Mit den ersten Hits der zwanziger Jahre hatte sich die Country Music zu einer eigenständigen Musikform entwickelt, die zwar auf alten Texten und Melodien basierte, doch unter den verschiedenen Einflüssen ein vollkommen neues Gesicht bekommen hatte. Ihre Popularität war groß, beschränkte sich aber auf die ländlichen Bezirke und war noch nicht bis in die dichtbesiedelten Gebiete des Kontinents vorgedrungen.

Das änderte sich erst mit dem Aufkommen des Radios und der Erfindung des Phonographen, der in den späten zwanziger Jahren für Furore sorgte. Geschäftstüchtige und talenthungrige Produzenten erkannten das musikalische Potential, das in den Bergen des amerikanischen Südostens brach lag, und holten die Hausmusiker von ihren Farmen ins Studio.

Die Gründung der Grand Ole Opry und anderer Barn Dances, die über bekannte Rundfunkstationen wie WSM und WLS ausgestrahlt wurden, standen am Beginn einer Ära, die allgemein als Beginn der Country Music angesehen wird und als Stunde Null in die Annalen einging.

Damals waren die Lieder und Melodien dieser Farmer noch als "Old-Time Music" oder "Folk Music" bekannt. Die Leute wollten die alten Songs aus den neunziger Jahren des neunzehnten Jahrhunderts hören, und die Produzenten achteten streng darauf, dass die Künstler nur die alte ursprüngliche Musik spielten.

George Hay, der Produzent und Ansager der Grand Ole Opry, war bekannt dafür, dass er jeden Versuch, der alten Musik einen moderneren Touch zu geben, mit den Worten erstickte: "Etwas ursprünglicher, meine Herren!" An dieser starren Haltung vieler Puristen leidet die Opry heute noch. Für Kreativität bleibt wenig Platz , und die Künstler beschränken sich darauf, ihr teilweise jahrzehntealtes Repertoire unverändert wiederzugeben.

Zu den bekanntesten Künstlern dieser Pionierjahre in der Geschichte der Country Music gehörten Musiker wie Doc Hopkins aus Chicago, der mit Vornamen tatsächlich Doctor hieß;

Arkie, the Arkansas WoodchopperArkie, the Arkansas Woodchopper, ein virtuoser Gitarrist und Square Dance Caller; Lulu Bell; Henry Burr, der vor allem mit sentimentalen Balladen von sich reden machte, und die Hoosier Hot Shots, die Stars der Sendung "National Barn Dance".

Die vielen Rundfunksendungen verschafften der Country Music zwar eine ungeheure Popularität, brachten den Künstlern aber kaum Geld.
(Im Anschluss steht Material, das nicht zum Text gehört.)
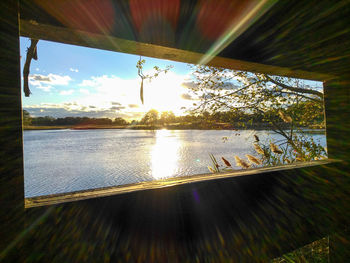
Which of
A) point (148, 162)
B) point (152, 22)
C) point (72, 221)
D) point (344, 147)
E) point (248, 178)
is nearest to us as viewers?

Es handelte sich fast ausschließlich um Farmer und Feldarbeiter, die zu ihrem reinen Vergnügen sangen und in den meisten Fällen erstaunt waren, wenn sie vom Radio-Sender ihre Spesen ersetzt bekamen. Erst einige Jahre später sorgte die neue Plattenindustrie dafür, dass aus den Farmern gut bezahlte Stars und aus der Old-Time Music ein Industriezweig wurde, der nicht nur einigen Rundfunkstationen Profit brachte.

Mit der ersten Country-Aufnahme, die im Jahr 1922 auf Platte gepresst wurde, bekam Victor Records allerdings kaum die Unkosten herein. Der Fiddler Eck Robertson erreichte mit seinen beiden Stücken "Sally Goodin" und "Arkansas Traveller" nur ein kleines Publikum und verschwand schon bald wieder in der Versenkung.

Anders der Texaner Marion Try Slaughter, der unter verschiedenen Pseudonymen auftrat und als Vernon Dalhart großen Erfolg hatte. Seine beiden Aufnahmen "The Prisoner's Song" und "The Wreck Of The Old 97" waren Millionen-Hits.

Mit der wirtschaftlichen Depression in den dreißiger Jahren ging auch der Plattenumsatz zurück. Manche Plattenfirmen wie Paramount und die alte Columbia gingen sogar bankrott. Die anderen hielten mühsam durch und suchten verzweifelt nach neuen Wegen, um die Country Music zu beleben.

Man kam auf die einzig richtige Idee, widersetzte sich den Wünschen der wenigen Puristen und beschloss, künftig auch neu komponierte und geschriebene Songs ins Repertoire aufzunehmen. Neue Songs im alten Gewand - so hieß das Konzept der Produzenten, das schon nach wenigen Jahren die ersten Erfolge zeigte und die Country Music endgültig im Unterhaltungsgeschäft etablierte.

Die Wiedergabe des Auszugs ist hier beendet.